We calculated the PPV and NPV of both NLP algorithms and administrative diagnostic codes to identify AS from the development and validation datasets using the physician-adjudicated echocardiogram result as the “gold standard.” We also calculated and compared the number of echocardiograms with AS identified through NLP compared to those identified using administrative diagnostic codes during the full 2008-2018 study period. Patients with prosthetic valves were identified through the validated NLP algorithms and removed from the analysis of AS ascertainment via NLP vs administrative diagnostic codes. As a sensitivity analysis, we examined this concordance in both the ICD-9 and ICD-10 era, using October 1, 2015 as the transition date to ICD-10 codes. Finally, we calculated the distribution of AS severity, using the validated AS severity NLP algorithm, among those patients with AS identified by NLP but not identified by administrative diagnostic codes, to determine if AS cases without associated diagnosis codes reflected mild through severe disease.

Results

Dataset assembly, accuracy of NLP algorithms, and baseline characteristics

Among eligible echocardiograms between 2008 and 2018, a total of 1003 were selected for the development and validation datasets (210 in the development dataset, 193 in Validation 1 dataset, 300 in Validation 2 dataset, and 300 in Validation 3 dataset, each of which had approximately 50% with AS of any severity by reading physician assessment, and 50% without any identified AS). Development and validation of NLP algorithms for all 16 AS and associated variables were completed, with final PPV and NPV >95% achieved for each variable (Table 1 and Supplemental Table 2) Most variables required iterative testing in 2 validation datasets to ensure that the initial PPV and NPV met our performance criteria. Two queries, AS severity and LVH, required 3 iterations of testing in validation datasets, driven by a higher degree of variability in how physicians reported these measures. The most structured variables from echocardiogram reports, such as AV VTI, LVOT VTI, LVOT diameter, AV area, end-diastolic volume, and end-systolic volume, met our performance criteria after initial development, but we further confirmed that performance characteristics remained at target levels by testing in a second validation dataset.

Table 1.

Performance of aortic stenosis natural language processing algorithms

Variable	Development dataset results		Final validation dataset results
	PPV	NPV	PPV	NPV
Global aortic stenosis^†	100%	99%	99%	99%
Aortic stenosis severity^‡	100%	98%	99%	96%
Aortic valve max velocity^†	100%	100%	98%	100%
Left ventricular ejection fraction^†	100%	100%	99%	100%
Peak aortic valve gradient^†	100%	100%	99%	98%
Mean aortic valve gradient^†	99%	99%	100%	98%
Left ventricular hypertrophy^‡	100%	100%	100%	95%
Aortic valve velocity time integral^∗	100%	100%	100%	100%
Left ventricular outflow tract velocity time integral^∗	100%	100%	100%	100%
Left ventricular outflow tract diameter^∗	100%	100%	100%	99%
Aortic valve area^∗	100%	100%	100%	100%
End diastolic volume^∗	100%	100%	100%	100%
End systolic volume^∗	100%	100%	100%	100%
End diastolic diameter^†	100%	96%	100%	96%
End systolic diameter^†	100%	97%	100%	96%
Bicuspid aortic valve^∗	100%	97%	97%	100%

Open in a new tab

The bicuspid aortic valve natural language processing algorithm used separate development and validation datasets enriched for patients with this condition.

^∗

These algorithms met specified performance criteria in the first tested validation set. They were additionally tested in a second validation dataset for further confirmation of accuracy.

^†

Required iteration and testing in 2 validation datasets to meet specified performance criteria.

^‡

Required iteration and testing in 3 validation datasets to meet specified performance criteria.

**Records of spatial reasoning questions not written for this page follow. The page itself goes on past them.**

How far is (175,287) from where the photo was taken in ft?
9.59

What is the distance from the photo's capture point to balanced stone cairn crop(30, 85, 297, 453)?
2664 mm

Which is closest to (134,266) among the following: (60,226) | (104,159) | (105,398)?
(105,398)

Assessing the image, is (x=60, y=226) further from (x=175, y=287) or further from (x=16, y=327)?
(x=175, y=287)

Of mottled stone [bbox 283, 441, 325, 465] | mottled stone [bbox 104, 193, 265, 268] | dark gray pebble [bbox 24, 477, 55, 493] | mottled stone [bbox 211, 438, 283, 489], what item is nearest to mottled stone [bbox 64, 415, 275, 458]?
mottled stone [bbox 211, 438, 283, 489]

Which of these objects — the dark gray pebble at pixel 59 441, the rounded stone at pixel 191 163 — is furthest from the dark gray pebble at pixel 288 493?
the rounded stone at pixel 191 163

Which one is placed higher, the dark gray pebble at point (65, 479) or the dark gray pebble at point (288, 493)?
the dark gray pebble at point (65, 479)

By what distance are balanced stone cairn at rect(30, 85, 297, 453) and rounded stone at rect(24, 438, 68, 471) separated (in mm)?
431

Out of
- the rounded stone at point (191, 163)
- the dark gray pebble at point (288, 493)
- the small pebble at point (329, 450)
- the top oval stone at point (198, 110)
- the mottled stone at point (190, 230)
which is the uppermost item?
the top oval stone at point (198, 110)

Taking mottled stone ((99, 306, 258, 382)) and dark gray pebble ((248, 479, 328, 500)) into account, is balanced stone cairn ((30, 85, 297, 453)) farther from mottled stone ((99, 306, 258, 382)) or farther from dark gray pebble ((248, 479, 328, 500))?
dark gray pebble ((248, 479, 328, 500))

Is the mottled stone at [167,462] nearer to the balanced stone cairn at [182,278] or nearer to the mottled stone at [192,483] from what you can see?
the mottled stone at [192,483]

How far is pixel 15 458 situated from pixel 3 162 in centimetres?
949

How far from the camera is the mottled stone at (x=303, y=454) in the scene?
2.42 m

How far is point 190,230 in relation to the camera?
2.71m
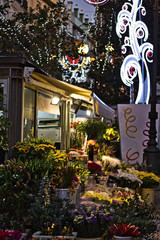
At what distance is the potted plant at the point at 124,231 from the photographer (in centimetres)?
543

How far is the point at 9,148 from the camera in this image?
11.5 m

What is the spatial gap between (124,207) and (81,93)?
389 inches

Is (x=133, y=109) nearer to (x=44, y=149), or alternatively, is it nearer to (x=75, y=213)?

Based on examining accuracy of AS identification from the 1003 physician-adjudicated echocardiogram reports, the developed NLP algorithms were more accurate than using administrative diagnostic codes searched between 14 days prior to and 6 months after the respective echocardiogram date, with PPV and NPV for AS identification with NLP being higher than using diagnostic codes (Table 2). The higher NPV (96%) than PPV (59%) for identifying AS with codes indicates there were more false-positives using codes alone (ie, an ICD-9/10 code for AV disease but no echocardiographic evidence of AS) than false-negatives (ie, no ICD-9/10 code for an associated echo showing AS) among the development and validation datasets.

Table 2.

Positive and negative predictive values of natural language processing algorithm and ICD 9/10 diagnostic codes to identify aortic stenosis compared with physician manual adjudication of medical records in the development and validation datasets

Total echocardiograms in aortic stenosis development and validation datasets
(N = 1003)	PPV	NPV
Identification by ICD 9/10 codes	59%	96%
Identification by NLP algorithm	99%	99%

Open in a new tab

ICD 9/10 = International Classification of Diseases, Versions 9 and 10; NLP = natural language processing; NPV = negative predictive value; PPV = positive predictive value.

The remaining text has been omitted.